Stored data entries
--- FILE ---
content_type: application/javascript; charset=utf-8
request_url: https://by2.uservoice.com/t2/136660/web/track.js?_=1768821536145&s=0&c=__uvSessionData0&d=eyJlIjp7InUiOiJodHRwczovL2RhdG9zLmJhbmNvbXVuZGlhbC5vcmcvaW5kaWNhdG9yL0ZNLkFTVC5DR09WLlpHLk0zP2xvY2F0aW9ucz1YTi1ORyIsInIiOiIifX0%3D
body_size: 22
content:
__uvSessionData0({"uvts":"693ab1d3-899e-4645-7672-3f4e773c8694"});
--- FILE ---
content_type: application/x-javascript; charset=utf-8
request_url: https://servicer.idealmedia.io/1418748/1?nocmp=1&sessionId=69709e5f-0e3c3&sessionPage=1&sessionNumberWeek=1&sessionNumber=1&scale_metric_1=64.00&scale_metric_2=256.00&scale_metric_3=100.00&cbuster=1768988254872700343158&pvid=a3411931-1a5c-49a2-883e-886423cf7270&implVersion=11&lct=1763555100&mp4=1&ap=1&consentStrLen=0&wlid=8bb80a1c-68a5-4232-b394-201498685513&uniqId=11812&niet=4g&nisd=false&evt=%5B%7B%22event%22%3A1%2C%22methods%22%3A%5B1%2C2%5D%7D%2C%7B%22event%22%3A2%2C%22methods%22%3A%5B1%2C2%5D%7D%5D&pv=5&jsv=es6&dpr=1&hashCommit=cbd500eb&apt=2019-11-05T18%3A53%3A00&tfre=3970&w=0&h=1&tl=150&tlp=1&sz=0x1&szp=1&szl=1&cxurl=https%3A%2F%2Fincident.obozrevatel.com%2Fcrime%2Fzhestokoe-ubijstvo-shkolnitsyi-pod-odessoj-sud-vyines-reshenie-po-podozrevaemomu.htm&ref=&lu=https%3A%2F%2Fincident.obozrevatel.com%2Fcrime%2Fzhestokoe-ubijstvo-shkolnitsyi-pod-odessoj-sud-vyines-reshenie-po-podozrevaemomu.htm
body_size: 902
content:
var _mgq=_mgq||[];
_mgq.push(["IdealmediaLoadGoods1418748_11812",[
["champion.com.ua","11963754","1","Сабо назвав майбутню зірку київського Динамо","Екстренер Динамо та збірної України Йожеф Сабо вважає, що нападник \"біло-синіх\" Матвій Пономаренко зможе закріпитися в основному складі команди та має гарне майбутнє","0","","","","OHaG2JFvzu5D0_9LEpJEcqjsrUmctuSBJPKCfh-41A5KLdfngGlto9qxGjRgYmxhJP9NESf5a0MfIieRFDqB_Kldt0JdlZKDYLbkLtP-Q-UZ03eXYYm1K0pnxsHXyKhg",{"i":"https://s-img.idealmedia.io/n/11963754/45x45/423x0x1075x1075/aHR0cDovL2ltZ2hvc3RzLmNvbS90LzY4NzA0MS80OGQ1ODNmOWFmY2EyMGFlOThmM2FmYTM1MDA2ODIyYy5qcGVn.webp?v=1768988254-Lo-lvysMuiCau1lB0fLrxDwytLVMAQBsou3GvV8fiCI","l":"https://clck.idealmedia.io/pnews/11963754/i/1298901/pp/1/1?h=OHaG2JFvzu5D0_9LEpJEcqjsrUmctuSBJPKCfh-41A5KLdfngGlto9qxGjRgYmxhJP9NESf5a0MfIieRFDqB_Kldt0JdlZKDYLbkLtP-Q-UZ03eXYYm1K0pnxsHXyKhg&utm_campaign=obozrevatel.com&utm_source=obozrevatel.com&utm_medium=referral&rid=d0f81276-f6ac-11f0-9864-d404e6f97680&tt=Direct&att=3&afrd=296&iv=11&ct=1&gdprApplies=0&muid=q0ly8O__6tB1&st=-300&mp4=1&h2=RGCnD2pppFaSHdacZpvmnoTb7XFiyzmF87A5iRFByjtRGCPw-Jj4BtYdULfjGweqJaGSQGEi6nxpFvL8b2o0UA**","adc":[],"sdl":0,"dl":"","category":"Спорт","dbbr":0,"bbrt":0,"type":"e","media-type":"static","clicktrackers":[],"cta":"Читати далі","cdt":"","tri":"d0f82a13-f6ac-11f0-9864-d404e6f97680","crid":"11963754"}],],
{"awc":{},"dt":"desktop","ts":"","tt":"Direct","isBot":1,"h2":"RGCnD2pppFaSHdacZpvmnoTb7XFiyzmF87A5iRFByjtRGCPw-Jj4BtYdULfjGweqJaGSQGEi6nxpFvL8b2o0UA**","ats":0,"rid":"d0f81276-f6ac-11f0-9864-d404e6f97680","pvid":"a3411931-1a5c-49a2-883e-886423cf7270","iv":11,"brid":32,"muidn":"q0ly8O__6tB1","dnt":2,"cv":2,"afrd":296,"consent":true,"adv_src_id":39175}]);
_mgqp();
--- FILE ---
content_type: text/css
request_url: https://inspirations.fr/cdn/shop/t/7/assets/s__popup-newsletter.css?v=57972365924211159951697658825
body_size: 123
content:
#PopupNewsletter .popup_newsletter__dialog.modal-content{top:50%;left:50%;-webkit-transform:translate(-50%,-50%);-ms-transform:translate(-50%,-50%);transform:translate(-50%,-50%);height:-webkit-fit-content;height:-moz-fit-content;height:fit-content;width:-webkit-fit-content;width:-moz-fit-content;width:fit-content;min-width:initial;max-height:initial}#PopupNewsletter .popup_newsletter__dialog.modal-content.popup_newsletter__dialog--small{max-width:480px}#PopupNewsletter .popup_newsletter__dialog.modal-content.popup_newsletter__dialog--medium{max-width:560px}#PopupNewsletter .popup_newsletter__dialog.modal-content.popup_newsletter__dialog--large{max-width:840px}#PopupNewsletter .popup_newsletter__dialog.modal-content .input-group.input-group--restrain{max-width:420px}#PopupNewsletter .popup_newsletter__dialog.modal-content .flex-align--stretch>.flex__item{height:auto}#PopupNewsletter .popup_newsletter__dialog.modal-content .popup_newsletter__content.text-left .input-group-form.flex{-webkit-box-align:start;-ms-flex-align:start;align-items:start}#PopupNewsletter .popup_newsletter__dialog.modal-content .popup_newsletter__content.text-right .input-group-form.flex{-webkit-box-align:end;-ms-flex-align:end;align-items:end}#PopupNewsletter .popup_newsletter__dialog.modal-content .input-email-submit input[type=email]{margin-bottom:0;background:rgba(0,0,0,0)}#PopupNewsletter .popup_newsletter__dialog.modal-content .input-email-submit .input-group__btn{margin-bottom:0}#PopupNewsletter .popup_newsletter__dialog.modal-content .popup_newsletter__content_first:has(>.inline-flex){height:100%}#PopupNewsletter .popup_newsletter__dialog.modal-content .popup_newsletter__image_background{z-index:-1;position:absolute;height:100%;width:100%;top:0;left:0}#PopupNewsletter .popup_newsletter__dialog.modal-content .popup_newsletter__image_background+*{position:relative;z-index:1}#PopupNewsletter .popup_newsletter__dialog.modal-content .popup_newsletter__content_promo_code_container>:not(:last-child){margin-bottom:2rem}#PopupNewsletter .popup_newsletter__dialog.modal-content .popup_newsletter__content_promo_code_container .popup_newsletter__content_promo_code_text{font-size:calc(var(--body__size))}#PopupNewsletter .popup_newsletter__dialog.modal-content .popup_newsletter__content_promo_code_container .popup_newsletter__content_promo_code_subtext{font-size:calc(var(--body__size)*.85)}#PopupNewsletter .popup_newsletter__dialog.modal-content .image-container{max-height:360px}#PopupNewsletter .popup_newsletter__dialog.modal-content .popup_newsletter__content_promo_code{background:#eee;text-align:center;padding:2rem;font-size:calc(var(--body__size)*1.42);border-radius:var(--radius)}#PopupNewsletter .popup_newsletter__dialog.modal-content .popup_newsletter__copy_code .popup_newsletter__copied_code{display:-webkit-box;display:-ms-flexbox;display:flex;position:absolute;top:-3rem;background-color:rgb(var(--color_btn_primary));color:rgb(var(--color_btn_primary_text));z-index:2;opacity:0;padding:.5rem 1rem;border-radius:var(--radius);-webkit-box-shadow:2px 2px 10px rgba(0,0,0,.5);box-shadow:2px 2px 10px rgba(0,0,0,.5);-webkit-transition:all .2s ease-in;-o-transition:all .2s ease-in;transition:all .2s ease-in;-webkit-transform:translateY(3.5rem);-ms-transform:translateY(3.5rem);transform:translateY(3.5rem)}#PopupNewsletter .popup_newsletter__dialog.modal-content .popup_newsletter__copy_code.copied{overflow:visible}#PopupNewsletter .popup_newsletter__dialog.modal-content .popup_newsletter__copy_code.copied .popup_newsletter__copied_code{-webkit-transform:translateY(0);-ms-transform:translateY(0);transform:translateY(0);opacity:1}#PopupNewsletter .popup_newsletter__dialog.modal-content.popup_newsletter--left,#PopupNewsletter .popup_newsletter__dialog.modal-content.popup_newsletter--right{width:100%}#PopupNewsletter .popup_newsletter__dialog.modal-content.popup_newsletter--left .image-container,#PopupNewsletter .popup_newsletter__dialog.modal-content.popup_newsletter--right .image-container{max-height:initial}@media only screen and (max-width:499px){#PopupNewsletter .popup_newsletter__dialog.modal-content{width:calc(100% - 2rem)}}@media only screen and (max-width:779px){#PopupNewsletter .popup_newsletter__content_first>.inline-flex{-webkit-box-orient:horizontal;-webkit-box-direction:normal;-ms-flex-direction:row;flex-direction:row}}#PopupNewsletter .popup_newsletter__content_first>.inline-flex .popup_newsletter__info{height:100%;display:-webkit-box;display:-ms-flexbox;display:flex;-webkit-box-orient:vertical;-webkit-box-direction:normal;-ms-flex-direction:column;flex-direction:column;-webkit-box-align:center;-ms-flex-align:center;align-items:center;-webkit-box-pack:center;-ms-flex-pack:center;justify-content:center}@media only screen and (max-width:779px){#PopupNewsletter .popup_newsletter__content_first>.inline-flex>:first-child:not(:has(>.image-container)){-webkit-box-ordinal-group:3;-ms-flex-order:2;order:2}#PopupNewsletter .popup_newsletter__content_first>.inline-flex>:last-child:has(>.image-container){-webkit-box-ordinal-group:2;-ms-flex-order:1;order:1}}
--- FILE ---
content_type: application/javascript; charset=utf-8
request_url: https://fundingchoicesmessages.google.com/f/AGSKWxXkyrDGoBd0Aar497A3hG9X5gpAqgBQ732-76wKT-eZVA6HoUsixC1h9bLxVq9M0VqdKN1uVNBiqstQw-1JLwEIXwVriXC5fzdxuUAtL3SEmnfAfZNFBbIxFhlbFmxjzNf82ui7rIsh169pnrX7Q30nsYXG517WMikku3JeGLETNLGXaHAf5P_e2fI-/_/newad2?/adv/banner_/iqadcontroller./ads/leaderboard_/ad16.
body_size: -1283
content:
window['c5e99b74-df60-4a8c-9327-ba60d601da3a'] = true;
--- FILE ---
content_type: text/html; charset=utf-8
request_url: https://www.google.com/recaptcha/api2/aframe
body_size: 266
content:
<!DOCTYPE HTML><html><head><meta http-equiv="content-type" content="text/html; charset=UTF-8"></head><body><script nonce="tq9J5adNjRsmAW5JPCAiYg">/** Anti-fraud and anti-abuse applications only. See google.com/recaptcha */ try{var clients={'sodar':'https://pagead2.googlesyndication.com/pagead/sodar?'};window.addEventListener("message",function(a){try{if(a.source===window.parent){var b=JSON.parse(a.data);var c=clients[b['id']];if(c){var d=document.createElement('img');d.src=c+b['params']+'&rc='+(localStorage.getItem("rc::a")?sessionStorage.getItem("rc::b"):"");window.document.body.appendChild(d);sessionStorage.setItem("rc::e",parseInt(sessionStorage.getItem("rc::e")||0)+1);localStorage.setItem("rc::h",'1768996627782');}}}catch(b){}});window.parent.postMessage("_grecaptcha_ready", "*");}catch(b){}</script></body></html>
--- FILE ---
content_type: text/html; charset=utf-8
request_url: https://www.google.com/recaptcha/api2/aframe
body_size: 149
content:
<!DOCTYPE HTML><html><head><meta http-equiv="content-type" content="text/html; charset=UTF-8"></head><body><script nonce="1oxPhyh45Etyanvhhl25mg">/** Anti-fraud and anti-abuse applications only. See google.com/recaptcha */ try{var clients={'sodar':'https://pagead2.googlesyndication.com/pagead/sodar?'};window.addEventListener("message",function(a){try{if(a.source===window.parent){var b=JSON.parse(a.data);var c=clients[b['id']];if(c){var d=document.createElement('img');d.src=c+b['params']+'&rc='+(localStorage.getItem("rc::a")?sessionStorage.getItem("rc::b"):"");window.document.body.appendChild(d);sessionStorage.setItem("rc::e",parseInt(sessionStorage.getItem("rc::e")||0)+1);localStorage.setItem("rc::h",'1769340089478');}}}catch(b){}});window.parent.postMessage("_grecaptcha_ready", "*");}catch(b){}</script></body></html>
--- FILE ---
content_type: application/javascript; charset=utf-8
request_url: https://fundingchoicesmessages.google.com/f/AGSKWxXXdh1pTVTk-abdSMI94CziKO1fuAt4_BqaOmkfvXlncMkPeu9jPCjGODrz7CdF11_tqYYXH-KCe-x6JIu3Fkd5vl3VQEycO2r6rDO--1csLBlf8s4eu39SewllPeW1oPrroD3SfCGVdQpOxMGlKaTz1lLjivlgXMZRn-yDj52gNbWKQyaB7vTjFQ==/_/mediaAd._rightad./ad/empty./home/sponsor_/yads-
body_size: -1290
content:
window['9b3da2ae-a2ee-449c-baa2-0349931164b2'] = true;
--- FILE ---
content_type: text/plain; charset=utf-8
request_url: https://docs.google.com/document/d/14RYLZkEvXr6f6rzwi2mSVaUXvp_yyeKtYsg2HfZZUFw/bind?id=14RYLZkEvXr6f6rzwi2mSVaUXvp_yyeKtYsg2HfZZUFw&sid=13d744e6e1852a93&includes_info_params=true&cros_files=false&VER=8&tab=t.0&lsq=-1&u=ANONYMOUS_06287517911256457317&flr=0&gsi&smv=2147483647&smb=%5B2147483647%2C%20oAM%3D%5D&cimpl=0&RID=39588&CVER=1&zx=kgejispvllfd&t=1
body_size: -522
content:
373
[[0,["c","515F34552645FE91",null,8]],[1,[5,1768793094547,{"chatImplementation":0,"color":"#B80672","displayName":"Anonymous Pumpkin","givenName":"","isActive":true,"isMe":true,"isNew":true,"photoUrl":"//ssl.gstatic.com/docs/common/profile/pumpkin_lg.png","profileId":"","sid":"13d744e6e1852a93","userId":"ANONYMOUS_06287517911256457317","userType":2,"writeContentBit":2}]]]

_WORK TO COMPLETE_: Give the number of lines in the data above that contain the word "docs", with no accompanying text.

_RESPONSE_: 2